* [PROBLEM TO SOLVE] Write out, word for word, the stretch of the article on customer-experience consistency from "March 2014 |" through "empowerment are increasing.".

* [GIVEN TEXT]
-- BEGIN --

It may not seem sexy, but consistency is the secret ingredient to making customers happy. However, it’s difficult to get right and requires top-leadership attention.

March 2014 | byAlfonso Pulido, Dorian Stone, and John Strevel

“Sustaining an audience is hard,” Bruce Springsteen once said. “It demands a consistency of thought, of purpose, and of action over a long period of time.” He was talking about his route to music stardom, yet his words are just as applicable to the world of customer experience. Consistency may be one of the least inspirational topics for most managers. But it’s exceptionally powerful, especially at a time when retail channels are proliferating and consumer choice and empowerment are increasing.

Getting consistency right also requires the attention of top leadership. That’s because by using a variety of channels and triggering more and more interactions with companies as they seek to meet discrete needs, customers create clusters of interactions that make their individual interactions less important than their cumulative experience. This customer journey can span all elements of a company and include everything from buying a product to actually using it, having issues with a product that require resolution, or simply making the decision to use a service or product for the first time.

It’s not enough to make customers happy with each individual interaction. Our most recent customer-experience survey of some 27,000 American consumers across 14 different industries found that effective customer journeys are more important: measuring satisfaction on customer journeys is 30 percent more predictive of overall customer satisfaction than measuring happiness for each individual interaction. In addition, maximizing satisfaction with customer journeys has the potential not only to increase customer satisfaction by 20 percent but also to lift revenue by up to 15 percent while lowering the cost of serving customers by as much as 20 percent. Our research identified three keys to consistency:

1. Customer-journey consistency

It’s well understood that companies must continually work to provide customers with superior service, with each area of the business having clear policies, rules, and supporting mechanisms to ensure consistency during each interaction. However, few companies can deliver consistently across customer journeys, even in meeting basic needs.

-- END --

Rows from a dataset
-- BEGIN --

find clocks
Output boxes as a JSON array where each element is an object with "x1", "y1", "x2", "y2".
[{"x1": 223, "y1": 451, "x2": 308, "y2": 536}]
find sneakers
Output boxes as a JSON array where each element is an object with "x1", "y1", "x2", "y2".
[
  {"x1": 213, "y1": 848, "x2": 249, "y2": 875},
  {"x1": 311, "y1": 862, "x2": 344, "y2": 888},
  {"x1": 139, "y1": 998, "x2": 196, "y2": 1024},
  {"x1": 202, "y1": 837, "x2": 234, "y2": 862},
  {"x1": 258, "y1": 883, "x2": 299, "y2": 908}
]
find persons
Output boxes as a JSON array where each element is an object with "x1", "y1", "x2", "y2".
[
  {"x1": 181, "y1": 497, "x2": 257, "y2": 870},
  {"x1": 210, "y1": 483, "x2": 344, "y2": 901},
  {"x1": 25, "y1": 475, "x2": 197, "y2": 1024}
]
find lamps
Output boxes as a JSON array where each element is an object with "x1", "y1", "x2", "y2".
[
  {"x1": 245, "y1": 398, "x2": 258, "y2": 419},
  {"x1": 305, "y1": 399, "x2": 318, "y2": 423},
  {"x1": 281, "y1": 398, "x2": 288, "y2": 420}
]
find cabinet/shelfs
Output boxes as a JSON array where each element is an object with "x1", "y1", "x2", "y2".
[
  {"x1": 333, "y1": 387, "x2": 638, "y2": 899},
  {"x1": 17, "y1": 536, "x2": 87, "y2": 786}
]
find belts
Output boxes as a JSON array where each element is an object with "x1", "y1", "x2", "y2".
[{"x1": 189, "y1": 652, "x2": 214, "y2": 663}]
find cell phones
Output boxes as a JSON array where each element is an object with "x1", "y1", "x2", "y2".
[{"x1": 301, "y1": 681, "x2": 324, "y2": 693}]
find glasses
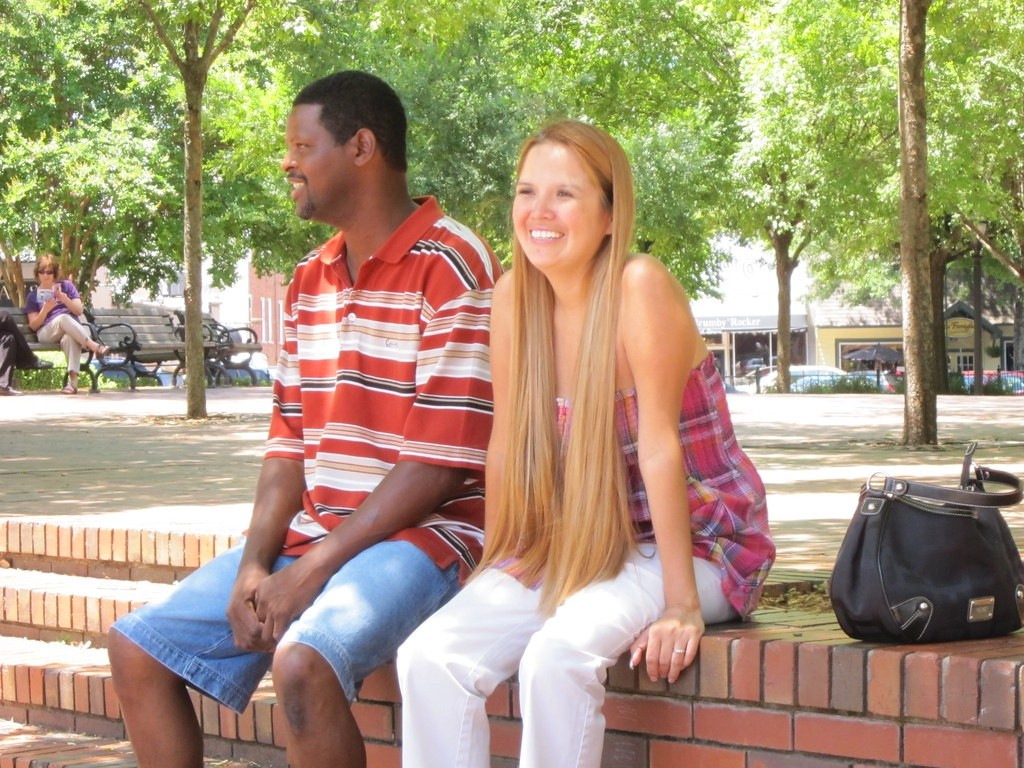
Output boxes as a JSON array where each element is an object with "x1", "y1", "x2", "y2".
[{"x1": 38, "y1": 270, "x2": 54, "y2": 274}]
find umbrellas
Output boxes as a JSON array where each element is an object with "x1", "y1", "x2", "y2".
[{"x1": 842, "y1": 342, "x2": 904, "y2": 388}]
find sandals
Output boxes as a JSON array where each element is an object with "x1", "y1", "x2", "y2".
[
  {"x1": 60, "y1": 383, "x2": 77, "y2": 394},
  {"x1": 96, "y1": 344, "x2": 110, "y2": 360}
]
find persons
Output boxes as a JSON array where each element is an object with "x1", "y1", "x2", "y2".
[
  {"x1": 396, "y1": 121, "x2": 776, "y2": 768},
  {"x1": 107, "y1": 70, "x2": 504, "y2": 768},
  {"x1": 25, "y1": 252, "x2": 111, "y2": 394},
  {"x1": 0, "y1": 309, "x2": 54, "y2": 396}
]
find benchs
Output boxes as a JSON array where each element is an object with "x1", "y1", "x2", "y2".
[
  {"x1": 1, "y1": 306, "x2": 100, "y2": 393},
  {"x1": 173, "y1": 309, "x2": 263, "y2": 387},
  {"x1": 82, "y1": 306, "x2": 217, "y2": 394}
]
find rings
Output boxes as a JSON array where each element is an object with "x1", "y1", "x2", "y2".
[{"x1": 673, "y1": 648, "x2": 685, "y2": 653}]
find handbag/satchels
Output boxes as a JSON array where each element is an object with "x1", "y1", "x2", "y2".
[{"x1": 829, "y1": 443, "x2": 1024, "y2": 644}]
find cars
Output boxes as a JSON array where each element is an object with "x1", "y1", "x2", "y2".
[{"x1": 713, "y1": 365, "x2": 1024, "y2": 396}]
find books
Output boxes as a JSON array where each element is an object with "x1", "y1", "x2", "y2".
[{"x1": 37, "y1": 283, "x2": 62, "y2": 303}]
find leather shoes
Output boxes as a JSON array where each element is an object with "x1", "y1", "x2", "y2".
[
  {"x1": 0, "y1": 386, "x2": 22, "y2": 396},
  {"x1": 22, "y1": 357, "x2": 54, "y2": 370}
]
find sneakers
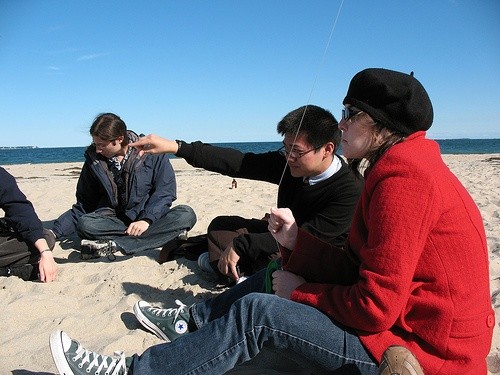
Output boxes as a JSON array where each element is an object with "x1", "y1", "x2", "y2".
[
  {"x1": 81, "y1": 239, "x2": 118, "y2": 261},
  {"x1": 133, "y1": 300, "x2": 194, "y2": 343},
  {"x1": 178, "y1": 230, "x2": 187, "y2": 240},
  {"x1": 49, "y1": 330, "x2": 127, "y2": 375}
]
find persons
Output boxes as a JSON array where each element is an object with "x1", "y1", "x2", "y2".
[
  {"x1": 50, "y1": 68, "x2": 494, "y2": 375},
  {"x1": 0, "y1": 167, "x2": 58, "y2": 283},
  {"x1": 377, "y1": 345, "x2": 424, "y2": 375},
  {"x1": 127, "y1": 106, "x2": 365, "y2": 277},
  {"x1": 51, "y1": 113, "x2": 198, "y2": 261}
]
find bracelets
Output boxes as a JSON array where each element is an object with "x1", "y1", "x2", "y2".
[
  {"x1": 40, "y1": 248, "x2": 51, "y2": 253},
  {"x1": 176, "y1": 139, "x2": 181, "y2": 150}
]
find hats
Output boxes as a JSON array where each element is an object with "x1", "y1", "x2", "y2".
[{"x1": 343, "y1": 68, "x2": 433, "y2": 136}]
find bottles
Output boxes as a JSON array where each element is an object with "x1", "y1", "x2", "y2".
[{"x1": 232, "y1": 178, "x2": 237, "y2": 189}]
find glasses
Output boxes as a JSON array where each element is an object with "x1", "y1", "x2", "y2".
[
  {"x1": 278, "y1": 146, "x2": 320, "y2": 159},
  {"x1": 342, "y1": 108, "x2": 364, "y2": 120},
  {"x1": 91, "y1": 136, "x2": 121, "y2": 148}
]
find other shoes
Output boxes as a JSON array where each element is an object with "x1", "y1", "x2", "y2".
[
  {"x1": 10, "y1": 263, "x2": 39, "y2": 282},
  {"x1": 198, "y1": 252, "x2": 214, "y2": 272},
  {"x1": 376, "y1": 345, "x2": 425, "y2": 375}
]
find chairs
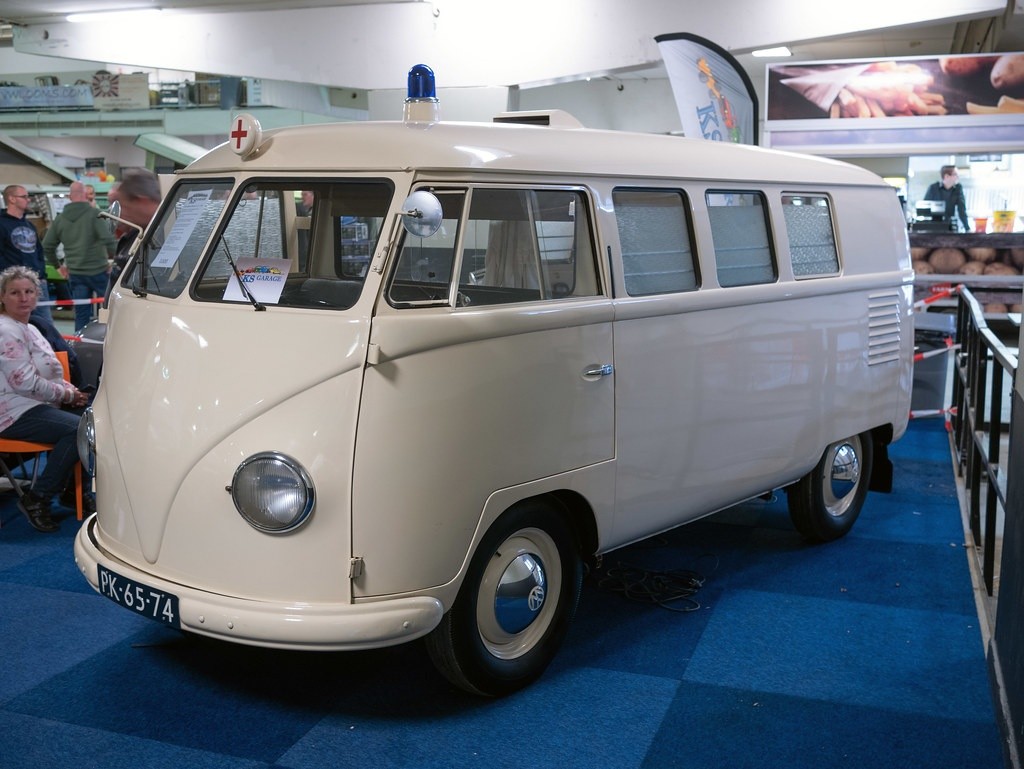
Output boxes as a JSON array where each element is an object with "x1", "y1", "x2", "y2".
[{"x1": 0, "y1": 351, "x2": 84, "y2": 522}]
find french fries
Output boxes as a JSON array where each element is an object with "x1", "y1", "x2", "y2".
[{"x1": 830, "y1": 61, "x2": 1024, "y2": 118}]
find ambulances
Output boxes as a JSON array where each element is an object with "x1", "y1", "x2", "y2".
[{"x1": 72, "y1": 64, "x2": 914, "y2": 698}]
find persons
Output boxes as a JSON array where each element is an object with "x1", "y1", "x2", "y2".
[
  {"x1": 107, "y1": 188, "x2": 121, "y2": 233},
  {"x1": 924, "y1": 162, "x2": 972, "y2": 233},
  {"x1": 0, "y1": 266, "x2": 94, "y2": 532},
  {"x1": 81, "y1": 183, "x2": 100, "y2": 209},
  {"x1": 0, "y1": 185, "x2": 52, "y2": 328},
  {"x1": 102, "y1": 166, "x2": 166, "y2": 309},
  {"x1": 42, "y1": 180, "x2": 116, "y2": 334},
  {"x1": 211, "y1": 187, "x2": 280, "y2": 201},
  {"x1": 303, "y1": 190, "x2": 314, "y2": 259}
]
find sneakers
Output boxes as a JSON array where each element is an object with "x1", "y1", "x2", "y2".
[
  {"x1": 17, "y1": 495, "x2": 60, "y2": 532},
  {"x1": 59, "y1": 487, "x2": 96, "y2": 513}
]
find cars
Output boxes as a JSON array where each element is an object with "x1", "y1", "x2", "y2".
[
  {"x1": 66, "y1": 319, "x2": 105, "y2": 396},
  {"x1": 0, "y1": 185, "x2": 115, "y2": 310}
]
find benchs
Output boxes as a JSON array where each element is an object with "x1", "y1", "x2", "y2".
[{"x1": 299, "y1": 275, "x2": 562, "y2": 310}]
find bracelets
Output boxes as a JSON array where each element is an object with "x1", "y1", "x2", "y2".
[{"x1": 63, "y1": 388, "x2": 74, "y2": 404}]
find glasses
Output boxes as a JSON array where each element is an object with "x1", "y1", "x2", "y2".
[{"x1": 14, "y1": 195, "x2": 29, "y2": 199}]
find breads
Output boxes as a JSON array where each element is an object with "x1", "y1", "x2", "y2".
[{"x1": 910, "y1": 245, "x2": 1023, "y2": 313}]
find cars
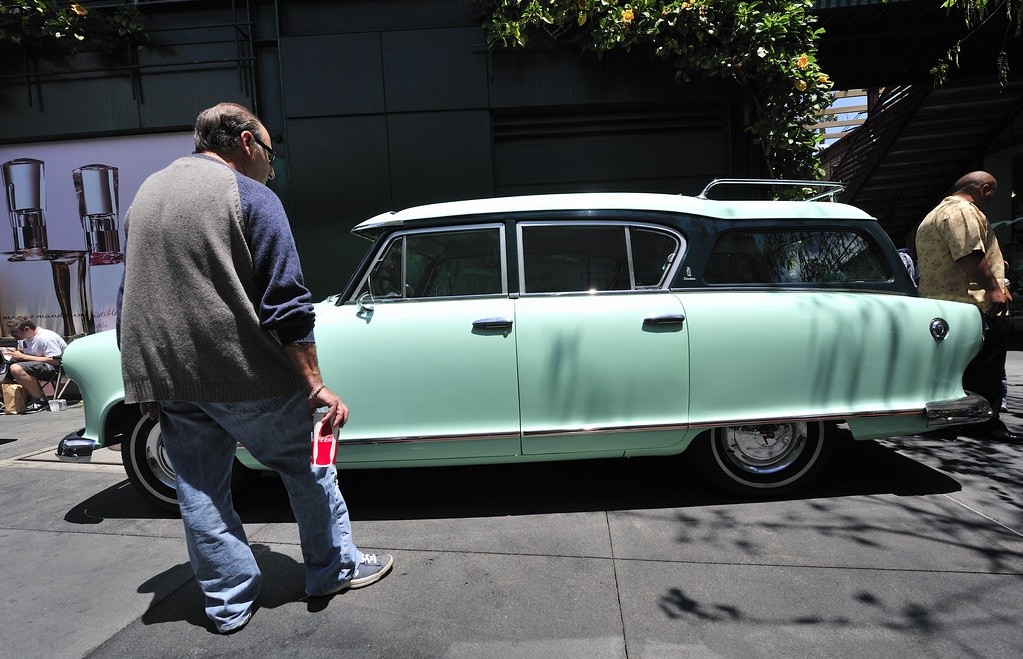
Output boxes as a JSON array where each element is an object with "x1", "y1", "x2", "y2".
[{"x1": 55, "y1": 179, "x2": 994, "y2": 511}]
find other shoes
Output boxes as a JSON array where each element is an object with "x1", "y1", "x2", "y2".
[{"x1": 1000, "y1": 398, "x2": 1008, "y2": 411}]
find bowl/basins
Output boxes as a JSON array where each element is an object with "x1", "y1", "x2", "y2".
[{"x1": 47, "y1": 398, "x2": 67, "y2": 412}]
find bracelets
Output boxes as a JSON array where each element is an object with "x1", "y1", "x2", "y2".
[{"x1": 305, "y1": 381, "x2": 325, "y2": 401}]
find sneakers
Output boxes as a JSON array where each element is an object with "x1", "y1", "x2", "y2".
[
  {"x1": 310, "y1": 553, "x2": 394, "y2": 596},
  {"x1": 21, "y1": 395, "x2": 50, "y2": 414}
]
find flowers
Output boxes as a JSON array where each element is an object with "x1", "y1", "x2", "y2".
[{"x1": 484, "y1": 0, "x2": 834, "y2": 180}]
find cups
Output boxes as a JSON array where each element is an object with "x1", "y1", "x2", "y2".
[{"x1": 309, "y1": 411, "x2": 342, "y2": 469}]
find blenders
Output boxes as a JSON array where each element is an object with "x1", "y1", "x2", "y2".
[
  {"x1": 2, "y1": 156, "x2": 49, "y2": 250},
  {"x1": 70, "y1": 163, "x2": 121, "y2": 251}
]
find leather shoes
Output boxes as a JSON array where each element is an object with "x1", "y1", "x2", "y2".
[{"x1": 976, "y1": 421, "x2": 1023, "y2": 444}]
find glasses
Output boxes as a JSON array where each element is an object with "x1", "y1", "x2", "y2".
[
  {"x1": 238, "y1": 129, "x2": 277, "y2": 166},
  {"x1": 8, "y1": 324, "x2": 32, "y2": 335}
]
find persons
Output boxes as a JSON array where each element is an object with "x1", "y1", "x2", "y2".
[
  {"x1": 894, "y1": 248, "x2": 917, "y2": 289},
  {"x1": 999, "y1": 260, "x2": 1013, "y2": 413},
  {"x1": 915, "y1": 170, "x2": 1011, "y2": 417},
  {"x1": 117, "y1": 103, "x2": 396, "y2": 635},
  {"x1": 5, "y1": 316, "x2": 68, "y2": 414}
]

-- END --

* [ANSWER TO THIS EXERCISE]
March 2014 | byAlfonso Pulido, Dorian Stone, and John Strevel

“Sustaining an audience is hard,” Bruce Springsteen once said. “It demands a consistency of thought, of purpose, and of action over a long period of time.” He was talking about his route to music stardom, yet his words are just as applicable to the world of customer experience. Consistency may be one of the least inspirational topics for most managers. But it’s exceptionally powerful, especially at a time when retail channels are proliferating and consumer choice and empowerment are increasing.